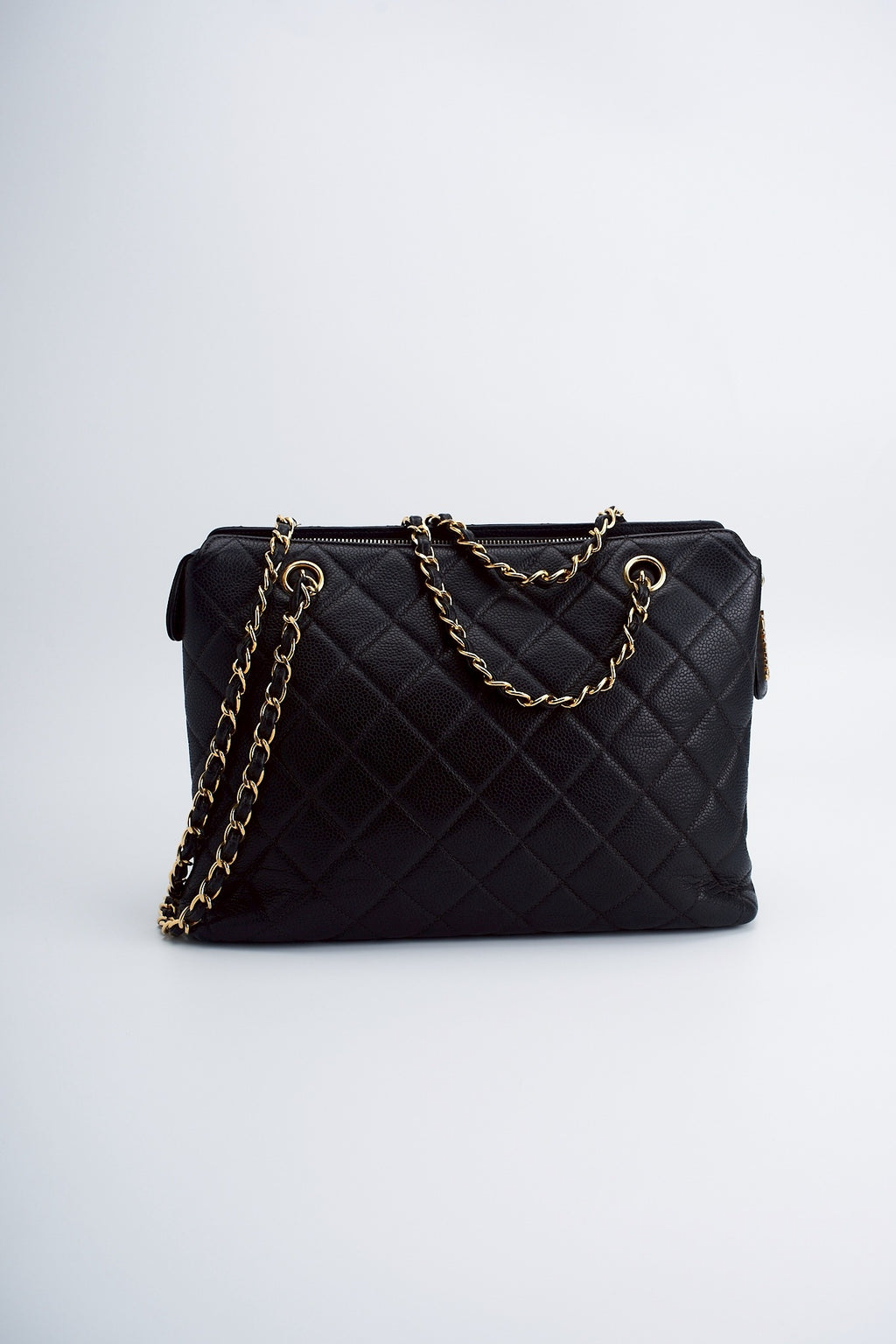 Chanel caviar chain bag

==

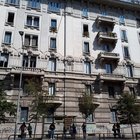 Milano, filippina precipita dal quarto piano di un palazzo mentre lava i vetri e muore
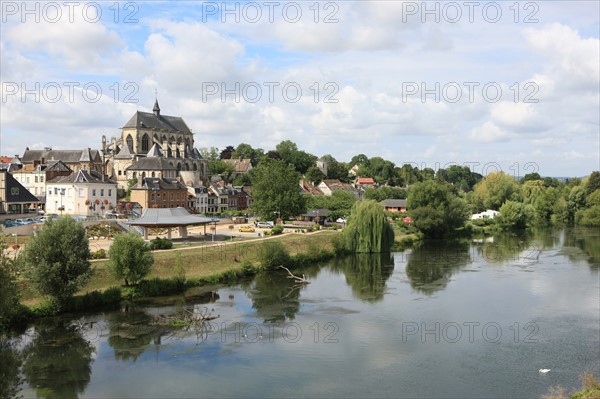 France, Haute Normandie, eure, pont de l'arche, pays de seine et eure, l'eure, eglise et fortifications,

- [How to complete this task]: Go to the line above that has "Milano, filippina precipita" and copy exactly from there down to the line that has "France, Haute Normandie, eure, pont", both included. Leave the pictures out.

- [Result]:
 Milano, filippina precipita dal quarto piano di un palazzo mentre lava i vetri e muore
 France, Haute Normandie, eure, pont de l'arche, pays de seine et eure, l'eure, eglise et fortifications,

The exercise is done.